Local oil producers generally see the permitting interruption more as an inconvenience than an impediment.
Aera spokeswoman Cindy Pollard said the situation challenges the company's ability to be flexible. But because Aera plans long-term, she said it hasn't presented much of a problem so far.
"It would take a sustained period of no permits before you would begin to see impacts," Pollard said. "And because of the flexibility we have to do other work in the business, … that (the permitting halt) is not an impact to us."
She said the company respects the state's right to take whatever time is necessary to review fracking permit applications, consistent with California's existing regulations, and added the company has dozens of frack permits awaiting final state approval.
A spokesman for Berry Petroleum said by email the permitting interruption has not impacted the company's operations and will not affect its plans for at least the remainder of this year or 2020. He added Berry has no fracking permits applications awaiting state approval.
Spokesman Todd Crabtree said no one from any state agency reached out to Berry to discuss the interruption in permitting. He said industry groups have asked when permitting will resume but that no answer has been provided.
"We do not believe the halt in permit approvals is unexpected given the current vacancy at the head of DOGGR and the governor’s desire to deliver a greener energy policy," Crabtree wrote. "As a local energy producer, Berry hopes a resolution can be accomplished in a manner that won’t negatively impact jobs, local economies and affordable energy for all Californians."

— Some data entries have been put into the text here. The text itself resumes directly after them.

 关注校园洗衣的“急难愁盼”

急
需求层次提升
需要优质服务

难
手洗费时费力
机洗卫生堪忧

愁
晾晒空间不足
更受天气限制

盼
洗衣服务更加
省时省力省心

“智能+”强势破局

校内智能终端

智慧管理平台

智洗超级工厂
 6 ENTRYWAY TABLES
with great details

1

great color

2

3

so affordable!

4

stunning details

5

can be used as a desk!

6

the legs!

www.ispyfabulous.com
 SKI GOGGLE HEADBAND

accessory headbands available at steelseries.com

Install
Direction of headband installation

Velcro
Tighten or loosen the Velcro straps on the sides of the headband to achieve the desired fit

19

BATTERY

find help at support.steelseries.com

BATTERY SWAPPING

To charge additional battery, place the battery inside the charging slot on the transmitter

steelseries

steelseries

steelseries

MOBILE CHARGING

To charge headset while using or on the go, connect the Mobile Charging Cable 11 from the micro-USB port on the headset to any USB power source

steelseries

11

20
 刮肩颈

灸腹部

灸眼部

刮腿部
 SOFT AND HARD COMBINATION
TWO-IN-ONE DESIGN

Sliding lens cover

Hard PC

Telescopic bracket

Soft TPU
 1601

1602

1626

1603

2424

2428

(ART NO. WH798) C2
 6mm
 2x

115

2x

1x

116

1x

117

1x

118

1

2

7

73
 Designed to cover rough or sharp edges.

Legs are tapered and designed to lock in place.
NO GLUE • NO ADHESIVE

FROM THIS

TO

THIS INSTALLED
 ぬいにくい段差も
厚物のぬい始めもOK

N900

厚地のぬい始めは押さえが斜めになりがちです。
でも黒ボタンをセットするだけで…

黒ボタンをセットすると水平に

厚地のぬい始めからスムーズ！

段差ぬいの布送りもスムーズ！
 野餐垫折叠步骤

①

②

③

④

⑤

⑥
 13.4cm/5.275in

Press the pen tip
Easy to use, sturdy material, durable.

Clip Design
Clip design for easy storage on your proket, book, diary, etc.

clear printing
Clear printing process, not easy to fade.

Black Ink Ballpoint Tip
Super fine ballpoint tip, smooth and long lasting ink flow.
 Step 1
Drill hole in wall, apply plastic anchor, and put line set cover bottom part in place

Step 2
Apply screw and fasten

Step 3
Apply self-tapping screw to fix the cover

California Resources Corp. spokeswoman Margita Thompson said by email that less than one-tenth of the company's oil wells use fracking and that the company has five permits pending final approval by the state.
"Since our hydraulic fracturing permits meet the regulatory requirements, we expect the state to issue them in accordance with SB-4," she wrote, referring to 2014's Senate Bill 4, the legislation that sets forth fracking regulations in California.
Thompson went on to note that while CRC has experienced a 90 percent drop in frack jobs since the bill was enacted, other states have seen a dramatic jump in such operations, including an eight-fold increase in Colorado, to 1,941 frack jobs in 2018.